Saturday, November 1, 2014


Writing the Dog

Chapter 11 - Tragedy at Chamizal Park


El Paso was chosen as a seminal location in the novel not just because it is a gateway to Mexico and a beautiful city, but because Chamizal Park offered such a powerful metaphor for all that was taking place in the novel, and which would ultimately take place in the future. The unique nature of the history of the area lent itself to the turbulence and violent upheaval that had to occur in the story.

While the story does showcase El Paso at points, it was an organic development that came naturally from the circumstances of the plot and not something that happened only because I like the town.

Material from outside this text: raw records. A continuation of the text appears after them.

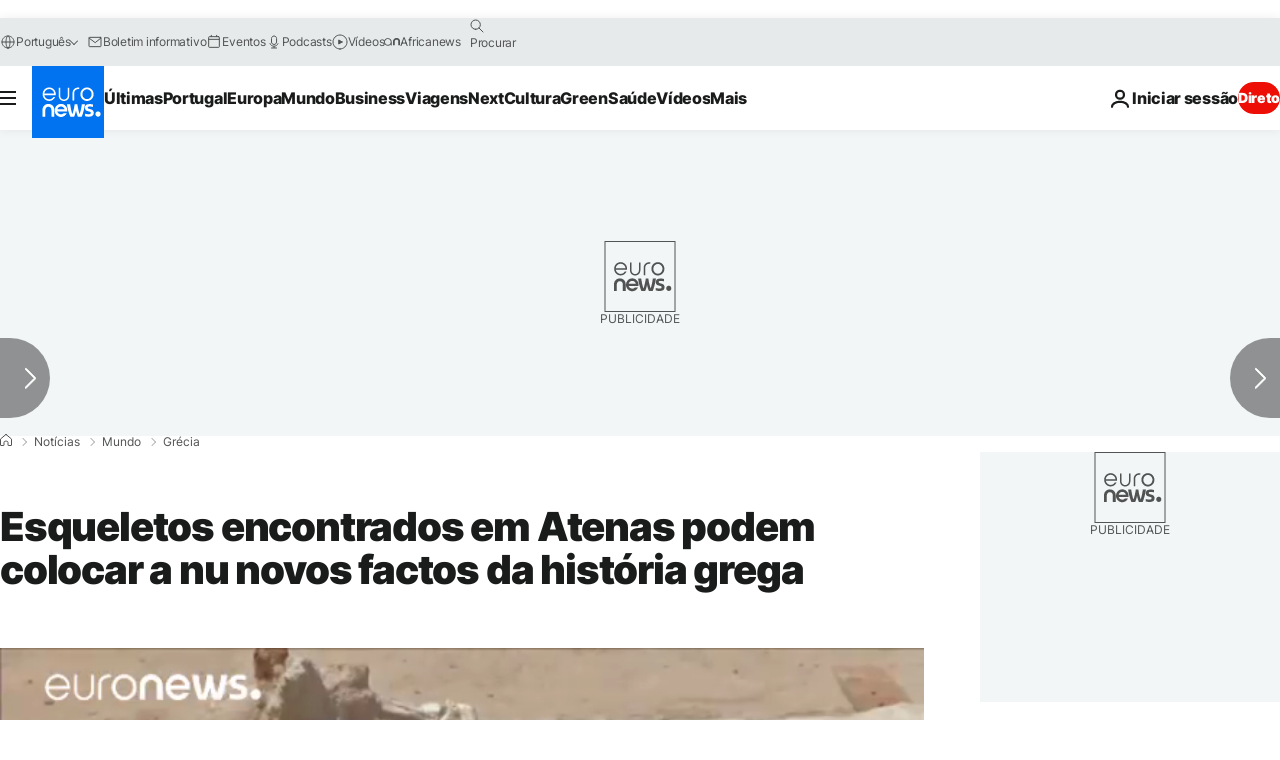

--- FILE ---
content_type: application/javascript
request_url: https://ml314.com/utsync.ashx?pub=&adv=&et=0&eid=84280&ct=js&pi=&fp=&clid=&if=0&ps=&cl=&mlt=&data=&&cp=https%3A%2F%2Fpt.euronews.com%2F2016%2F08%2F01%2Fesqueletos-encontrados-em-atenas-podem-colocar-a-nu-novos-factos-da-historia&pv=1769029127493_pyfa5kl8g&bl=en-us@posix&cb=1805360&return=&ht=&d=&dc=&si=1769029127493_pyfa5kl8g&cid=&s=1280x720&rp=&v=2.8.0.252
body_size: 742
content:
_ml.setFPI('3658469980894134318');_ml.syncCallback({"es":true,"ds":true});_ml.processTag({ url: 'https://dpm.demdex.net/ibs:dpid=22052&dpuuid=3658469980894134318&redir=', type: 'img' });
_ml.processTag({ url: 'https://idsync.rlcdn.com/395886.gif?partner_uid=3658469980894134318', type: 'img' });
_ml.processTag({ url: 'https://match.adsrvr.org/track/cmf/generic?ttd_pid=d0tro1j&ttd_tpi=1', type: 'img' });
_ml.processTag({ url: 'https://ib.adnxs.com/getuid?https://ml314.com/csync.ashx%3Ffp=$UID%26person_id=3658469980894134318%26eid=2', type: 'img' });
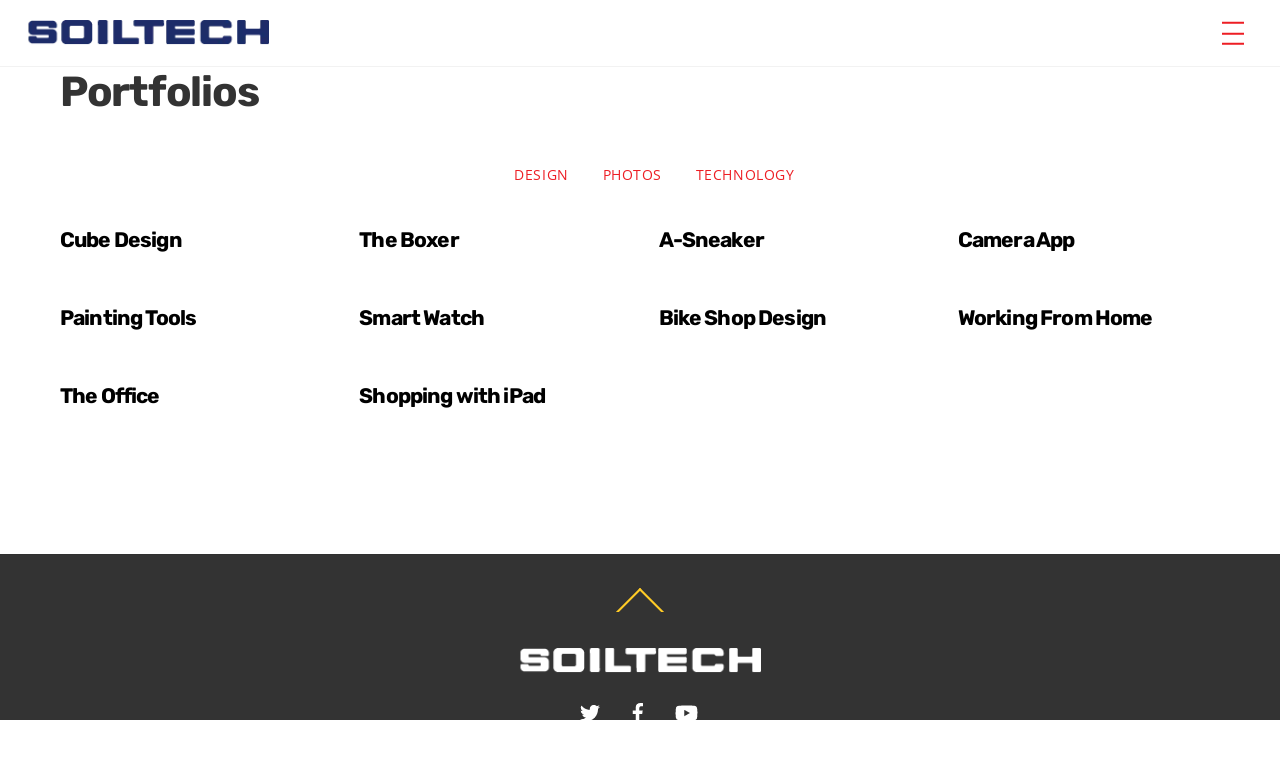

--- FILE ---
content_type: text/css
request_url: https://soiltech.in/wp-content/themes/themify-ultra/themify/css/modules/infinite.css?ver=7.9.5
body_size: 12
content:
.tf_load_more{padding:2em 0}.load-more-button{background:hsla(0,0%,72%,.16);border-radius:3em;box-sizing:border-box;display:none;padding:.7em 1.8em;width:auto}.load-more-button,.module .tf_load_more .load-more-button{text-decoration:none}.tf_load_status.tf_loader{font-size:40px;margin:10px auto}.tf_scroll_request.tf_load_status{display:block}.tf_scroll_request+:is(.load-more-button,.tf_load_more){display:none}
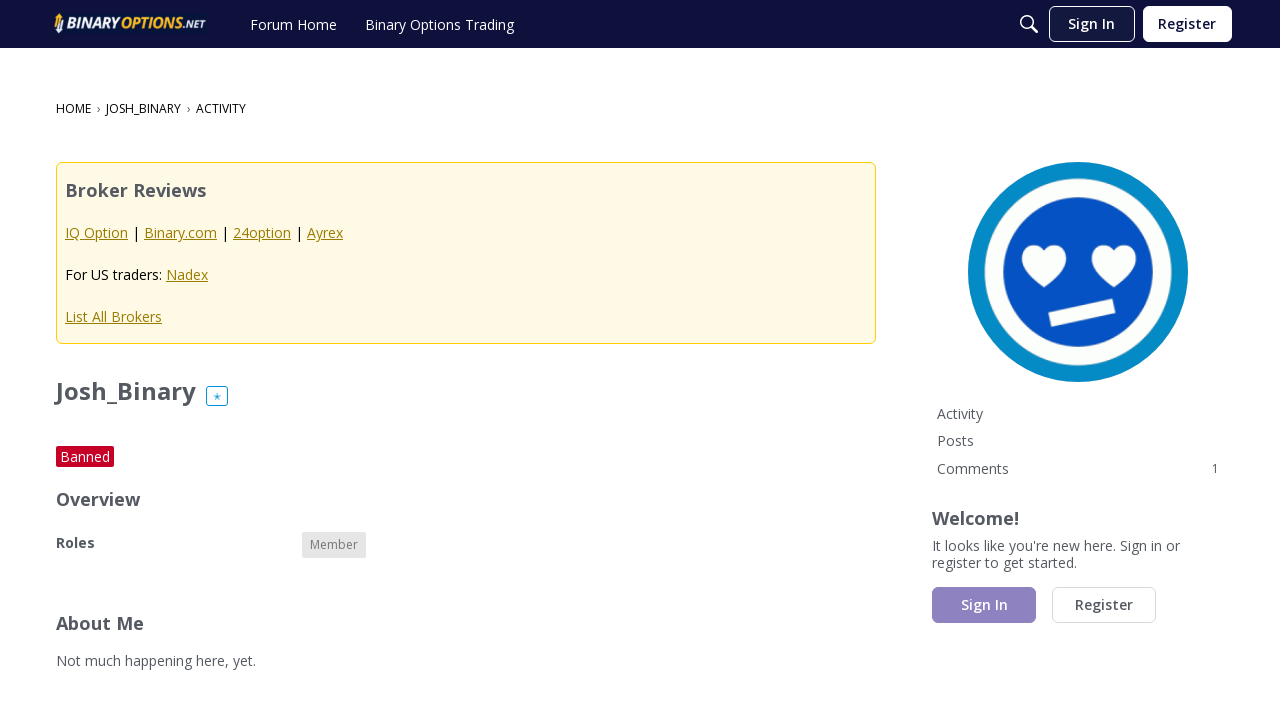

--- FILE ---
content_type: application/javascript
request_url: https://forum.binaryoptions.net/api/v2/themes/1/assets/javascript.js?v=3827803013-6969595c&v=6969595c
body_size: -272
content:
document.addEventListener("DOMContentLoaded",()=>{console.log("Footer loaded.")})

The side-by-side cities of El Paso and Ciudad Juarez, and the stark dichotomy that they paint, in reality, as well as in the novel, make the location uniquely suited for the tale that the Dog tells.

Residents of El Paso will no doubt recognize many familiar places and details that will be of no special significance to those that do not live there. I have always loved El Paso, since the first time I saw it as a young man, back in the days when it was still a quiet small town. I was therefore delighted to learn as I was writing the novel that the city had displaced Honolulu as the safest large city in the United States. But it also struck me as that much more incredible to read of the many murders just across the border in Juarez. Of course, in the novel, one will find how that reality helped to ignite la Nueva Revolucion Christiana, or the New Christian Revolution, and Juarez is therefore also a very important puzzle piece in the saga.

Anyone who reads the story will no doubt recognize now, and in the future, how reality often mirrors fiction.